Hiking shows you that things can grow and even thrive in harsh and less than ideal conditions
I think this is one of the most important things I have discovered since I started hiking. There may not be much sunshine deep in the woods, and there are typically fallen trees in various stages of decay. Yet there are often tiny, colorful flowers blooming in the crevices of these trees. Sometimes, they seem to be growing out of stones and boulders. The environment may be inhospitable, yet these plants are hardy and search for any little bit of sustenance they can find.
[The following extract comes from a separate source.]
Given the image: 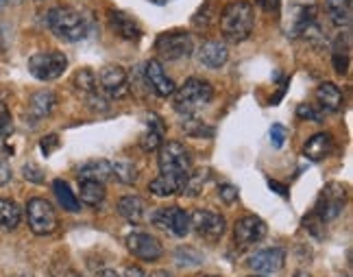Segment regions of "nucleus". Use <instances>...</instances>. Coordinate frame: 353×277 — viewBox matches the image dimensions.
<instances>
[{"instance_id":"41","label":"nucleus","mask_w":353,"mask_h":277,"mask_svg":"<svg viewBox=\"0 0 353 277\" xmlns=\"http://www.w3.org/2000/svg\"><path fill=\"white\" fill-rule=\"evenodd\" d=\"M59 146V140H57V135H46L44 140H42V153L44 155H50V151Z\"/></svg>"},{"instance_id":"13","label":"nucleus","mask_w":353,"mask_h":277,"mask_svg":"<svg viewBox=\"0 0 353 277\" xmlns=\"http://www.w3.org/2000/svg\"><path fill=\"white\" fill-rule=\"evenodd\" d=\"M127 249L135 258L144 262H155L164 256L161 242L155 236H151V233H144V231H135L131 236H127Z\"/></svg>"},{"instance_id":"21","label":"nucleus","mask_w":353,"mask_h":277,"mask_svg":"<svg viewBox=\"0 0 353 277\" xmlns=\"http://www.w3.org/2000/svg\"><path fill=\"white\" fill-rule=\"evenodd\" d=\"M316 101L321 105V109H325V112H341L343 107V101L345 96L341 92V88L336 86V83H321V86L316 88Z\"/></svg>"},{"instance_id":"9","label":"nucleus","mask_w":353,"mask_h":277,"mask_svg":"<svg viewBox=\"0 0 353 277\" xmlns=\"http://www.w3.org/2000/svg\"><path fill=\"white\" fill-rule=\"evenodd\" d=\"M190 223H192V231H196L208 242H219L227 229L225 216L214 210H194L190 214Z\"/></svg>"},{"instance_id":"54","label":"nucleus","mask_w":353,"mask_h":277,"mask_svg":"<svg viewBox=\"0 0 353 277\" xmlns=\"http://www.w3.org/2000/svg\"><path fill=\"white\" fill-rule=\"evenodd\" d=\"M24 277H31V275H24Z\"/></svg>"},{"instance_id":"50","label":"nucleus","mask_w":353,"mask_h":277,"mask_svg":"<svg viewBox=\"0 0 353 277\" xmlns=\"http://www.w3.org/2000/svg\"><path fill=\"white\" fill-rule=\"evenodd\" d=\"M249 277H264V275H260V273H255V275H249Z\"/></svg>"},{"instance_id":"6","label":"nucleus","mask_w":353,"mask_h":277,"mask_svg":"<svg viewBox=\"0 0 353 277\" xmlns=\"http://www.w3.org/2000/svg\"><path fill=\"white\" fill-rule=\"evenodd\" d=\"M68 68V57L59 50H42L29 59V73L37 81H55Z\"/></svg>"},{"instance_id":"36","label":"nucleus","mask_w":353,"mask_h":277,"mask_svg":"<svg viewBox=\"0 0 353 277\" xmlns=\"http://www.w3.org/2000/svg\"><path fill=\"white\" fill-rule=\"evenodd\" d=\"M296 116L299 118H307L312 122H321V114L312 105H299L296 107Z\"/></svg>"},{"instance_id":"7","label":"nucleus","mask_w":353,"mask_h":277,"mask_svg":"<svg viewBox=\"0 0 353 277\" xmlns=\"http://www.w3.org/2000/svg\"><path fill=\"white\" fill-rule=\"evenodd\" d=\"M155 50L159 52V57H164L168 61H179L188 59L194 50L192 37L185 31H170V33H161L155 39Z\"/></svg>"},{"instance_id":"48","label":"nucleus","mask_w":353,"mask_h":277,"mask_svg":"<svg viewBox=\"0 0 353 277\" xmlns=\"http://www.w3.org/2000/svg\"><path fill=\"white\" fill-rule=\"evenodd\" d=\"M292 277H312V275H310L307 271H296V273H294Z\"/></svg>"},{"instance_id":"5","label":"nucleus","mask_w":353,"mask_h":277,"mask_svg":"<svg viewBox=\"0 0 353 277\" xmlns=\"http://www.w3.org/2000/svg\"><path fill=\"white\" fill-rule=\"evenodd\" d=\"M26 220H29V227L35 236H50L59 225L55 207L42 197L29 199V203H26Z\"/></svg>"},{"instance_id":"3","label":"nucleus","mask_w":353,"mask_h":277,"mask_svg":"<svg viewBox=\"0 0 353 277\" xmlns=\"http://www.w3.org/2000/svg\"><path fill=\"white\" fill-rule=\"evenodd\" d=\"M48 29L55 33L61 41L74 44V41L85 39L88 35V22L81 13L72 7H55L48 11Z\"/></svg>"},{"instance_id":"4","label":"nucleus","mask_w":353,"mask_h":277,"mask_svg":"<svg viewBox=\"0 0 353 277\" xmlns=\"http://www.w3.org/2000/svg\"><path fill=\"white\" fill-rule=\"evenodd\" d=\"M159 157L157 166L161 175H174V177H185L192 171V157H190V151L181 142H164L159 149Z\"/></svg>"},{"instance_id":"30","label":"nucleus","mask_w":353,"mask_h":277,"mask_svg":"<svg viewBox=\"0 0 353 277\" xmlns=\"http://www.w3.org/2000/svg\"><path fill=\"white\" fill-rule=\"evenodd\" d=\"M205 182H208V173L205 171H190L185 182H183V190L181 195H188V197H196L203 192V188H205Z\"/></svg>"},{"instance_id":"1","label":"nucleus","mask_w":353,"mask_h":277,"mask_svg":"<svg viewBox=\"0 0 353 277\" xmlns=\"http://www.w3.org/2000/svg\"><path fill=\"white\" fill-rule=\"evenodd\" d=\"M221 22V31L227 41L232 44H240V41H247L253 33L255 26V11L249 0H232L229 5L219 16Z\"/></svg>"},{"instance_id":"53","label":"nucleus","mask_w":353,"mask_h":277,"mask_svg":"<svg viewBox=\"0 0 353 277\" xmlns=\"http://www.w3.org/2000/svg\"><path fill=\"white\" fill-rule=\"evenodd\" d=\"M343 277H351V275H343Z\"/></svg>"},{"instance_id":"39","label":"nucleus","mask_w":353,"mask_h":277,"mask_svg":"<svg viewBox=\"0 0 353 277\" xmlns=\"http://www.w3.org/2000/svg\"><path fill=\"white\" fill-rule=\"evenodd\" d=\"M347 64H349V55H347V52H341V50H336V52H334V66H336V73L345 75V73H347Z\"/></svg>"},{"instance_id":"29","label":"nucleus","mask_w":353,"mask_h":277,"mask_svg":"<svg viewBox=\"0 0 353 277\" xmlns=\"http://www.w3.org/2000/svg\"><path fill=\"white\" fill-rule=\"evenodd\" d=\"M112 177H116L120 184L131 186L138 182V166L133 162H112Z\"/></svg>"},{"instance_id":"38","label":"nucleus","mask_w":353,"mask_h":277,"mask_svg":"<svg viewBox=\"0 0 353 277\" xmlns=\"http://www.w3.org/2000/svg\"><path fill=\"white\" fill-rule=\"evenodd\" d=\"M11 131H13V120H11V116L7 114V112H0V137H9L11 135Z\"/></svg>"},{"instance_id":"44","label":"nucleus","mask_w":353,"mask_h":277,"mask_svg":"<svg viewBox=\"0 0 353 277\" xmlns=\"http://www.w3.org/2000/svg\"><path fill=\"white\" fill-rule=\"evenodd\" d=\"M125 275H127V277H144V273H142L140 267H129Z\"/></svg>"},{"instance_id":"47","label":"nucleus","mask_w":353,"mask_h":277,"mask_svg":"<svg viewBox=\"0 0 353 277\" xmlns=\"http://www.w3.org/2000/svg\"><path fill=\"white\" fill-rule=\"evenodd\" d=\"M151 277H172L168 271H155V273H151Z\"/></svg>"},{"instance_id":"12","label":"nucleus","mask_w":353,"mask_h":277,"mask_svg":"<svg viewBox=\"0 0 353 277\" xmlns=\"http://www.w3.org/2000/svg\"><path fill=\"white\" fill-rule=\"evenodd\" d=\"M266 233H268V227H266L264 220L260 216H255V214H247L234 225V242L240 249H249L255 242L264 240Z\"/></svg>"},{"instance_id":"49","label":"nucleus","mask_w":353,"mask_h":277,"mask_svg":"<svg viewBox=\"0 0 353 277\" xmlns=\"http://www.w3.org/2000/svg\"><path fill=\"white\" fill-rule=\"evenodd\" d=\"M9 3H11V0H0V9H5V7H7Z\"/></svg>"},{"instance_id":"2","label":"nucleus","mask_w":353,"mask_h":277,"mask_svg":"<svg viewBox=\"0 0 353 277\" xmlns=\"http://www.w3.org/2000/svg\"><path fill=\"white\" fill-rule=\"evenodd\" d=\"M174 96V109L183 116H192L196 114L199 109L208 107L214 99V88L212 83L205 79H199V77H190L185 79L179 88H174L172 92Z\"/></svg>"},{"instance_id":"24","label":"nucleus","mask_w":353,"mask_h":277,"mask_svg":"<svg viewBox=\"0 0 353 277\" xmlns=\"http://www.w3.org/2000/svg\"><path fill=\"white\" fill-rule=\"evenodd\" d=\"M105 184L101 182H88V179H83V182H79V201H83L85 205L90 207H97L105 201Z\"/></svg>"},{"instance_id":"23","label":"nucleus","mask_w":353,"mask_h":277,"mask_svg":"<svg viewBox=\"0 0 353 277\" xmlns=\"http://www.w3.org/2000/svg\"><path fill=\"white\" fill-rule=\"evenodd\" d=\"M101 182L105 184L107 179H112V162L107 160H92L88 164H83L79 169V182Z\"/></svg>"},{"instance_id":"37","label":"nucleus","mask_w":353,"mask_h":277,"mask_svg":"<svg viewBox=\"0 0 353 277\" xmlns=\"http://www.w3.org/2000/svg\"><path fill=\"white\" fill-rule=\"evenodd\" d=\"M283 140H286V129L281 124H273V129H270V142H273L275 149H279L283 146Z\"/></svg>"},{"instance_id":"27","label":"nucleus","mask_w":353,"mask_h":277,"mask_svg":"<svg viewBox=\"0 0 353 277\" xmlns=\"http://www.w3.org/2000/svg\"><path fill=\"white\" fill-rule=\"evenodd\" d=\"M52 190H55V197L59 201V205L63 207L65 212H81V201L79 197L74 195V192L70 190V186H68L63 179H55L52 182Z\"/></svg>"},{"instance_id":"33","label":"nucleus","mask_w":353,"mask_h":277,"mask_svg":"<svg viewBox=\"0 0 353 277\" xmlns=\"http://www.w3.org/2000/svg\"><path fill=\"white\" fill-rule=\"evenodd\" d=\"M212 5H214V0H210V3L205 7H201L196 13H194V18H192V24L196 26V29H208V26L219 18V13H212Z\"/></svg>"},{"instance_id":"14","label":"nucleus","mask_w":353,"mask_h":277,"mask_svg":"<svg viewBox=\"0 0 353 277\" xmlns=\"http://www.w3.org/2000/svg\"><path fill=\"white\" fill-rule=\"evenodd\" d=\"M144 81L148 90H151L153 94H157L159 99H168V96H172L174 92V81L166 75L164 66H161L157 59H151L144 64Z\"/></svg>"},{"instance_id":"28","label":"nucleus","mask_w":353,"mask_h":277,"mask_svg":"<svg viewBox=\"0 0 353 277\" xmlns=\"http://www.w3.org/2000/svg\"><path fill=\"white\" fill-rule=\"evenodd\" d=\"M157 122V118H153ZM155 122H148V129L142 133L140 137V149L144 151V153H153V151H157L161 144H164V131H161V124H155Z\"/></svg>"},{"instance_id":"11","label":"nucleus","mask_w":353,"mask_h":277,"mask_svg":"<svg viewBox=\"0 0 353 277\" xmlns=\"http://www.w3.org/2000/svg\"><path fill=\"white\" fill-rule=\"evenodd\" d=\"M345 201H347V192L341 184L325 186V190L321 192V197L314 205V214L323 220V223H327V220H334L341 216Z\"/></svg>"},{"instance_id":"10","label":"nucleus","mask_w":353,"mask_h":277,"mask_svg":"<svg viewBox=\"0 0 353 277\" xmlns=\"http://www.w3.org/2000/svg\"><path fill=\"white\" fill-rule=\"evenodd\" d=\"M97 88L107 99H125L131 92L129 77L122 66H105L97 77Z\"/></svg>"},{"instance_id":"16","label":"nucleus","mask_w":353,"mask_h":277,"mask_svg":"<svg viewBox=\"0 0 353 277\" xmlns=\"http://www.w3.org/2000/svg\"><path fill=\"white\" fill-rule=\"evenodd\" d=\"M57 105V96L50 90H39L29 99V109H26V118H29L33 124L44 120L46 116L52 114V109Z\"/></svg>"},{"instance_id":"34","label":"nucleus","mask_w":353,"mask_h":277,"mask_svg":"<svg viewBox=\"0 0 353 277\" xmlns=\"http://www.w3.org/2000/svg\"><path fill=\"white\" fill-rule=\"evenodd\" d=\"M219 197H221L223 203L234 205V203L238 201V188L232 186V184H221V186H219Z\"/></svg>"},{"instance_id":"15","label":"nucleus","mask_w":353,"mask_h":277,"mask_svg":"<svg viewBox=\"0 0 353 277\" xmlns=\"http://www.w3.org/2000/svg\"><path fill=\"white\" fill-rule=\"evenodd\" d=\"M286 265V251L281 247H273V249H262L249 258V267L260 273V275H273L279 273Z\"/></svg>"},{"instance_id":"20","label":"nucleus","mask_w":353,"mask_h":277,"mask_svg":"<svg viewBox=\"0 0 353 277\" xmlns=\"http://www.w3.org/2000/svg\"><path fill=\"white\" fill-rule=\"evenodd\" d=\"M116 210H118V214L125 220H129V223H133V225H138V223H142V220L146 218L148 207H146L144 199L135 197V195H129V197H122L118 201Z\"/></svg>"},{"instance_id":"19","label":"nucleus","mask_w":353,"mask_h":277,"mask_svg":"<svg viewBox=\"0 0 353 277\" xmlns=\"http://www.w3.org/2000/svg\"><path fill=\"white\" fill-rule=\"evenodd\" d=\"M332 146H334V137L332 133H314L310 137V140L305 142L303 146V155L310 160V162H323L325 157H327L332 153Z\"/></svg>"},{"instance_id":"52","label":"nucleus","mask_w":353,"mask_h":277,"mask_svg":"<svg viewBox=\"0 0 353 277\" xmlns=\"http://www.w3.org/2000/svg\"><path fill=\"white\" fill-rule=\"evenodd\" d=\"M0 144H3V137H0Z\"/></svg>"},{"instance_id":"8","label":"nucleus","mask_w":353,"mask_h":277,"mask_svg":"<svg viewBox=\"0 0 353 277\" xmlns=\"http://www.w3.org/2000/svg\"><path fill=\"white\" fill-rule=\"evenodd\" d=\"M153 225H157L159 229L168 231L174 238H185L190 231H192V223H190V214H185V210L181 207H159L151 214Z\"/></svg>"},{"instance_id":"25","label":"nucleus","mask_w":353,"mask_h":277,"mask_svg":"<svg viewBox=\"0 0 353 277\" xmlns=\"http://www.w3.org/2000/svg\"><path fill=\"white\" fill-rule=\"evenodd\" d=\"M325 11L336 26L351 24V0H325Z\"/></svg>"},{"instance_id":"26","label":"nucleus","mask_w":353,"mask_h":277,"mask_svg":"<svg viewBox=\"0 0 353 277\" xmlns=\"http://www.w3.org/2000/svg\"><path fill=\"white\" fill-rule=\"evenodd\" d=\"M22 220V210L16 201L11 199H0V229L13 231Z\"/></svg>"},{"instance_id":"45","label":"nucleus","mask_w":353,"mask_h":277,"mask_svg":"<svg viewBox=\"0 0 353 277\" xmlns=\"http://www.w3.org/2000/svg\"><path fill=\"white\" fill-rule=\"evenodd\" d=\"M268 186H270V188H275V190H279V195H281V197H286V195H288V190L283 188V186H279L277 182H268Z\"/></svg>"},{"instance_id":"46","label":"nucleus","mask_w":353,"mask_h":277,"mask_svg":"<svg viewBox=\"0 0 353 277\" xmlns=\"http://www.w3.org/2000/svg\"><path fill=\"white\" fill-rule=\"evenodd\" d=\"M97 277H120V275H118V273H116L114 269H105V271H101V273H99Z\"/></svg>"},{"instance_id":"31","label":"nucleus","mask_w":353,"mask_h":277,"mask_svg":"<svg viewBox=\"0 0 353 277\" xmlns=\"http://www.w3.org/2000/svg\"><path fill=\"white\" fill-rule=\"evenodd\" d=\"M74 88L79 92H83V94H94L99 88H97V75H94L92 70H88V68H83V70H79L74 75Z\"/></svg>"},{"instance_id":"40","label":"nucleus","mask_w":353,"mask_h":277,"mask_svg":"<svg viewBox=\"0 0 353 277\" xmlns=\"http://www.w3.org/2000/svg\"><path fill=\"white\" fill-rule=\"evenodd\" d=\"M9 182H11V166L5 160H0V188L7 186Z\"/></svg>"},{"instance_id":"17","label":"nucleus","mask_w":353,"mask_h":277,"mask_svg":"<svg viewBox=\"0 0 353 277\" xmlns=\"http://www.w3.org/2000/svg\"><path fill=\"white\" fill-rule=\"evenodd\" d=\"M110 26L116 35H120L122 39L129 41H138L142 37V26L138 24V20L127 16L125 11H110Z\"/></svg>"},{"instance_id":"43","label":"nucleus","mask_w":353,"mask_h":277,"mask_svg":"<svg viewBox=\"0 0 353 277\" xmlns=\"http://www.w3.org/2000/svg\"><path fill=\"white\" fill-rule=\"evenodd\" d=\"M52 277H81V275L72 269H63L61 273H52Z\"/></svg>"},{"instance_id":"32","label":"nucleus","mask_w":353,"mask_h":277,"mask_svg":"<svg viewBox=\"0 0 353 277\" xmlns=\"http://www.w3.org/2000/svg\"><path fill=\"white\" fill-rule=\"evenodd\" d=\"M181 131H185V135H192V137H203V135H214V129L208 127L205 122H201L192 116H185L181 122Z\"/></svg>"},{"instance_id":"51","label":"nucleus","mask_w":353,"mask_h":277,"mask_svg":"<svg viewBox=\"0 0 353 277\" xmlns=\"http://www.w3.org/2000/svg\"><path fill=\"white\" fill-rule=\"evenodd\" d=\"M203 277H216V275H203Z\"/></svg>"},{"instance_id":"22","label":"nucleus","mask_w":353,"mask_h":277,"mask_svg":"<svg viewBox=\"0 0 353 277\" xmlns=\"http://www.w3.org/2000/svg\"><path fill=\"white\" fill-rule=\"evenodd\" d=\"M185 177H188V175H185ZM185 177L159 175V177L153 179L151 184H148V190H151L155 197H174V195H181Z\"/></svg>"},{"instance_id":"18","label":"nucleus","mask_w":353,"mask_h":277,"mask_svg":"<svg viewBox=\"0 0 353 277\" xmlns=\"http://www.w3.org/2000/svg\"><path fill=\"white\" fill-rule=\"evenodd\" d=\"M229 59V48L225 41H205L201 48H199V64L205 66V68H223Z\"/></svg>"},{"instance_id":"42","label":"nucleus","mask_w":353,"mask_h":277,"mask_svg":"<svg viewBox=\"0 0 353 277\" xmlns=\"http://www.w3.org/2000/svg\"><path fill=\"white\" fill-rule=\"evenodd\" d=\"M255 3L260 5L264 11H268V13H273V11L279 9V0H255Z\"/></svg>"},{"instance_id":"35","label":"nucleus","mask_w":353,"mask_h":277,"mask_svg":"<svg viewBox=\"0 0 353 277\" xmlns=\"http://www.w3.org/2000/svg\"><path fill=\"white\" fill-rule=\"evenodd\" d=\"M22 175H24L26 182H33V184H42L44 182V173H42V169H37L35 164H26L22 169Z\"/></svg>"}]
</instances>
They might thrive in more favorable conditions, yet they still take root and grow.
You might be in a phase now where life feels dark and inhospitable, and it may be taking every ounce of your physical and mental energy to simply get through each day. You may feel like you aren’t thriving at all, not even in tiny ways. But know that, just like those flowers and plants that bloom and grow in unlikely places, you are surviving and growing in ways you cannot see yet.

About Rose Carlson
Rose is the Program Director at Share Pregnancy and Infant Loss Support. She came to Share in 2002 as a volunteer and eventually joined the staff in 2004. She has a BS in Psychology with a minor in Sociology. Her personal experience as a bereaved parent brings an invaluable perspective to her work. Rose manages the Share Memorial events, serves as an educator and is the Share Chapter coordinator.